To get an excellent score in the IELTS Task 2 writing section, one of the easiest and most effective tips is structuring your writing in the most solid format. A great argument essay structure may be divided to four paragraphs, in which comprises of four sentences (excluding the conclusion paragraph, which comprises of three sentences).
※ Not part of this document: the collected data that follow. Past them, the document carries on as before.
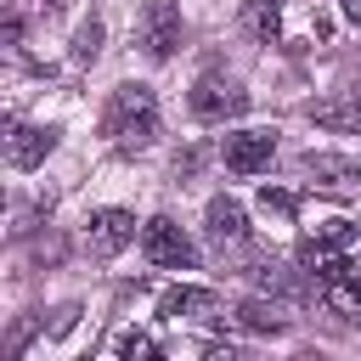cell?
<instances>
[{
  "label": "cell",
  "mask_w": 361,
  "mask_h": 361,
  "mask_svg": "<svg viewBox=\"0 0 361 361\" xmlns=\"http://www.w3.org/2000/svg\"><path fill=\"white\" fill-rule=\"evenodd\" d=\"M102 130L124 147V152H135V147H147L152 135H158V96L147 90V85H118L113 96H107V113H102Z\"/></svg>",
  "instance_id": "6da1fadb"
},
{
  "label": "cell",
  "mask_w": 361,
  "mask_h": 361,
  "mask_svg": "<svg viewBox=\"0 0 361 361\" xmlns=\"http://www.w3.org/2000/svg\"><path fill=\"white\" fill-rule=\"evenodd\" d=\"M141 254H147L152 265H164V271H192V265H197L192 237H186L169 214H152V220L141 226Z\"/></svg>",
  "instance_id": "7a4b0ae2"
},
{
  "label": "cell",
  "mask_w": 361,
  "mask_h": 361,
  "mask_svg": "<svg viewBox=\"0 0 361 361\" xmlns=\"http://www.w3.org/2000/svg\"><path fill=\"white\" fill-rule=\"evenodd\" d=\"M135 34H141V51H147L152 62L175 56V45H180V6H175V0H152V6L135 17Z\"/></svg>",
  "instance_id": "3957f363"
},
{
  "label": "cell",
  "mask_w": 361,
  "mask_h": 361,
  "mask_svg": "<svg viewBox=\"0 0 361 361\" xmlns=\"http://www.w3.org/2000/svg\"><path fill=\"white\" fill-rule=\"evenodd\" d=\"M192 113L203 118V124H226V118H237V113H248V90L243 85H231V79H197L192 85Z\"/></svg>",
  "instance_id": "277c9868"
},
{
  "label": "cell",
  "mask_w": 361,
  "mask_h": 361,
  "mask_svg": "<svg viewBox=\"0 0 361 361\" xmlns=\"http://www.w3.org/2000/svg\"><path fill=\"white\" fill-rule=\"evenodd\" d=\"M220 158H226L231 175H259V169H271V158H276V135H271V130H231V135L220 141Z\"/></svg>",
  "instance_id": "5b68a950"
},
{
  "label": "cell",
  "mask_w": 361,
  "mask_h": 361,
  "mask_svg": "<svg viewBox=\"0 0 361 361\" xmlns=\"http://www.w3.org/2000/svg\"><path fill=\"white\" fill-rule=\"evenodd\" d=\"M305 118H310L316 130H333V135H361V102H355V96H344V90L316 96V102L305 107Z\"/></svg>",
  "instance_id": "8992f818"
},
{
  "label": "cell",
  "mask_w": 361,
  "mask_h": 361,
  "mask_svg": "<svg viewBox=\"0 0 361 361\" xmlns=\"http://www.w3.org/2000/svg\"><path fill=\"white\" fill-rule=\"evenodd\" d=\"M135 243V214L130 209H96L90 214V254H118V248H130Z\"/></svg>",
  "instance_id": "52a82bcc"
},
{
  "label": "cell",
  "mask_w": 361,
  "mask_h": 361,
  "mask_svg": "<svg viewBox=\"0 0 361 361\" xmlns=\"http://www.w3.org/2000/svg\"><path fill=\"white\" fill-rule=\"evenodd\" d=\"M51 147H56V130H39V124H11V130H6V164H11V169L45 164Z\"/></svg>",
  "instance_id": "ba28073f"
},
{
  "label": "cell",
  "mask_w": 361,
  "mask_h": 361,
  "mask_svg": "<svg viewBox=\"0 0 361 361\" xmlns=\"http://www.w3.org/2000/svg\"><path fill=\"white\" fill-rule=\"evenodd\" d=\"M203 220H209V237L214 243H243V231H248V214H243V203L237 197H209V209H203Z\"/></svg>",
  "instance_id": "9c48e42d"
},
{
  "label": "cell",
  "mask_w": 361,
  "mask_h": 361,
  "mask_svg": "<svg viewBox=\"0 0 361 361\" xmlns=\"http://www.w3.org/2000/svg\"><path fill=\"white\" fill-rule=\"evenodd\" d=\"M220 310V293L214 288H192V282H180V288H169L164 293V316H192V322H203V316H214Z\"/></svg>",
  "instance_id": "30bf717a"
},
{
  "label": "cell",
  "mask_w": 361,
  "mask_h": 361,
  "mask_svg": "<svg viewBox=\"0 0 361 361\" xmlns=\"http://www.w3.org/2000/svg\"><path fill=\"white\" fill-rule=\"evenodd\" d=\"M243 28H248L259 45H276V39H282V11H276V0H243Z\"/></svg>",
  "instance_id": "8fae6325"
},
{
  "label": "cell",
  "mask_w": 361,
  "mask_h": 361,
  "mask_svg": "<svg viewBox=\"0 0 361 361\" xmlns=\"http://www.w3.org/2000/svg\"><path fill=\"white\" fill-rule=\"evenodd\" d=\"M305 169L316 180H327V186H361V164H350L338 152H305Z\"/></svg>",
  "instance_id": "7c38bea8"
},
{
  "label": "cell",
  "mask_w": 361,
  "mask_h": 361,
  "mask_svg": "<svg viewBox=\"0 0 361 361\" xmlns=\"http://www.w3.org/2000/svg\"><path fill=\"white\" fill-rule=\"evenodd\" d=\"M322 299H327V310H333V316H344V322H361V282H350V276H338V282H322Z\"/></svg>",
  "instance_id": "4fadbf2b"
},
{
  "label": "cell",
  "mask_w": 361,
  "mask_h": 361,
  "mask_svg": "<svg viewBox=\"0 0 361 361\" xmlns=\"http://www.w3.org/2000/svg\"><path fill=\"white\" fill-rule=\"evenodd\" d=\"M102 56V17H85L73 28V62H96Z\"/></svg>",
  "instance_id": "5bb4252c"
},
{
  "label": "cell",
  "mask_w": 361,
  "mask_h": 361,
  "mask_svg": "<svg viewBox=\"0 0 361 361\" xmlns=\"http://www.w3.org/2000/svg\"><path fill=\"white\" fill-rule=\"evenodd\" d=\"M237 322H243V327H254V333H282V316H276V305H259V299L237 305Z\"/></svg>",
  "instance_id": "9a60e30c"
},
{
  "label": "cell",
  "mask_w": 361,
  "mask_h": 361,
  "mask_svg": "<svg viewBox=\"0 0 361 361\" xmlns=\"http://www.w3.org/2000/svg\"><path fill=\"white\" fill-rule=\"evenodd\" d=\"M310 243H322V248H350V243H355V226H350V220H322V226L310 231Z\"/></svg>",
  "instance_id": "2e32d148"
},
{
  "label": "cell",
  "mask_w": 361,
  "mask_h": 361,
  "mask_svg": "<svg viewBox=\"0 0 361 361\" xmlns=\"http://www.w3.org/2000/svg\"><path fill=\"white\" fill-rule=\"evenodd\" d=\"M118 355H124V361H135V355H152V344H147L141 333H124V338H118Z\"/></svg>",
  "instance_id": "e0dca14e"
},
{
  "label": "cell",
  "mask_w": 361,
  "mask_h": 361,
  "mask_svg": "<svg viewBox=\"0 0 361 361\" xmlns=\"http://www.w3.org/2000/svg\"><path fill=\"white\" fill-rule=\"evenodd\" d=\"M259 203H265V209H276V214H293V197H288V192H276V186H265V192H259Z\"/></svg>",
  "instance_id": "ac0fdd59"
},
{
  "label": "cell",
  "mask_w": 361,
  "mask_h": 361,
  "mask_svg": "<svg viewBox=\"0 0 361 361\" xmlns=\"http://www.w3.org/2000/svg\"><path fill=\"white\" fill-rule=\"evenodd\" d=\"M203 361H248V355H243V350H231V344H214Z\"/></svg>",
  "instance_id": "d6986e66"
},
{
  "label": "cell",
  "mask_w": 361,
  "mask_h": 361,
  "mask_svg": "<svg viewBox=\"0 0 361 361\" xmlns=\"http://www.w3.org/2000/svg\"><path fill=\"white\" fill-rule=\"evenodd\" d=\"M338 11H344L350 23H361V0H338Z\"/></svg>",
  "instance_id": "ffe728a7"
}]
</instances>
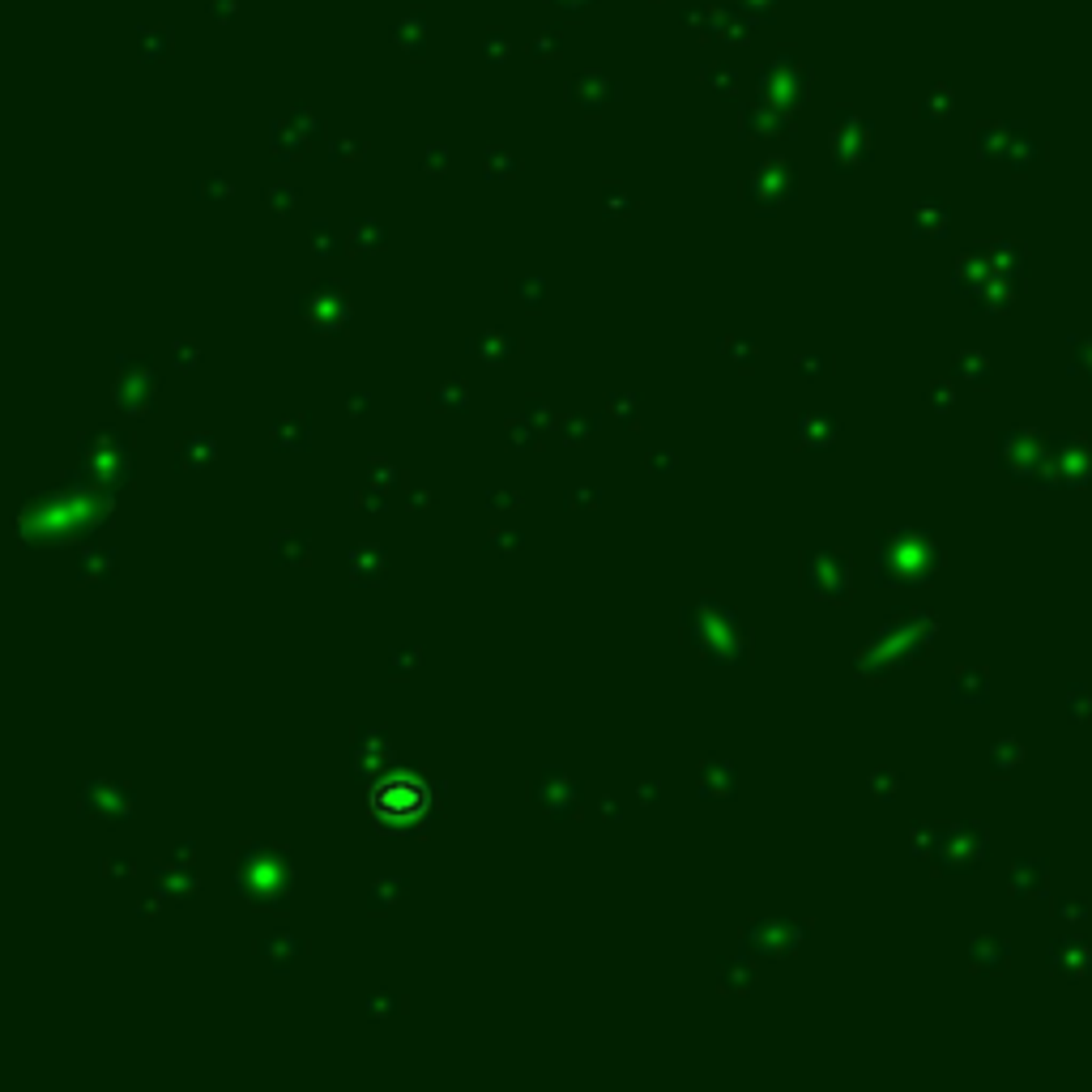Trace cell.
<instances>
[{"label":"cell","instance_id":"6da1fadb","mask_svg":"<svg viewBox=\"0 0 1092 1092\" xmlns=\"http://www.w3.org/2000/svg\"><path fill=\"white\" fill-rule=\"evenodd\" d=\"M376 807L389 815V820H405V815H419L427 807V794L419 781H389L380 794H376Z\"/></svg>","mask_w":1092,"mask_h":1092}]
</instances>
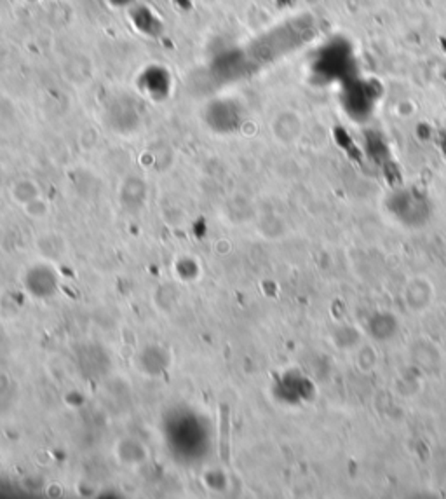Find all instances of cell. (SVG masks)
I'll use <instances>...</instances> for the list:
<instances>
[{
	"instance_id": "cell-5",
	"label": "cell",
	"mask_w": 446,
	"mask_h": 499,
	"mask_svg": "<svg viewBox=\"0 0 446 499\" xmlns=\"http://www.w3.org/2000/svg\"><path fill=\"white\" fill-rule=\"evenodd\" d=\"M113 7H131L135 0H108Z\"/></svg>"
},
{
	"instance_id": "cell-3",
	"label": "cell",
	"mask_w": 446,
	"mask_h": 499,
	"mask_svg": "<svg viewBox=\"0 0 446 499\" xmlns=\"http://www.w3.org/2000/svg\"><path fill=\"white\" fill-rule=\"evenodd\" d=\"M13 192H14V197H16V201L21 202V205H28V202H32L33 200H37L38 197L37 185L30 180H23L16 183Z\"/></svg>"
},
{
	"instance_id": "cell-1",
	"label": "cell",
	"mask_w": 446,
	"mask_h": 499,
	"mask_svg": "<svg viewBox=\"0 0 446 499\" xmlns=\"http://www.w3.org/2000/svg\"><path fill=\"white\" fill-rule=\"evenodd\" d=\"M129 18L135 29L143 35L155 38L162 34V19H160L150 7L147 6H136L129 9Z\"/></svg>"
},
{
	"instance_id": "cell-4",
	"label": "cell",
	"mask_w": 446,
	"mask_h": 499,
	"mask_svg": "<svg viewBox=\"0 0 446 499\" xmlns=\"http://www.w3.org/2000/svg\"><path fill=\"white\" fill-rule=\"evenodd\" d=\"M222 438H220V454L222 459H229V408L222 407Z\"/></svg>"
},
{
	"instance_id": "cell-2",
	"label": "cell",
	"mask_w": 446,
	"mask_h": 499,
	"mask_svg": "<svg viewBox=\"0 0 446 499\" xmlns=\"http://www.w3.org/2000/svg\"><path fill=\"white\" fill-rule=\"evenodd\" d=\"M140 86L145 91L150 93V96H166L171 88V76L166 68L160 65H152V67L143 70V76L140 79Z\"/></svg>"
}]
</instances>
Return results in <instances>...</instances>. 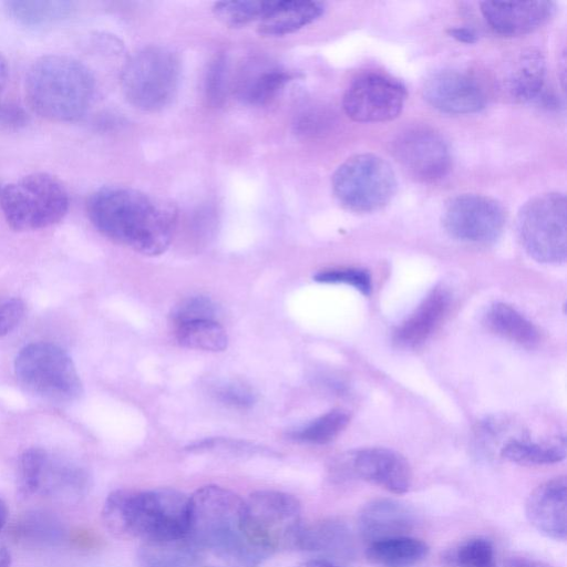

For we to consider an essay structure a great one, it should be looking like this:

  • Paragraph 1 - Introduction
    • Sentence 1 - Background statement
    • Sentence 2 - Detailed background statement
    • Sentence 3 - Thesis
    • Sentence 4 - Outline sentence
  • Paragraph 2 - First supporting paragraph
    • Sentence 1 - Topic sentence
    • Sentence 2 - Example
    • Sentence 3 - Discussion
    • Sentence 4 - Conclusion
  • Paragraph 3 - Second supporting paragraph
    • Sentence 1 - Topic sentence
    • Sentence 2 - Example
    • Sentence 3 - Discussion
    • Sentence 4 - Conclusion
  • Paragraph 4 - Conclusion
    • Sentence 1 - Summary
    • Sentence 2 - Restatement of thesis
    • Sentence 3 - Prediction or recommendation

Our recommended essay structure above comprises of fifteen (15) sentences, which will make your essay approximately 250 to 275 words.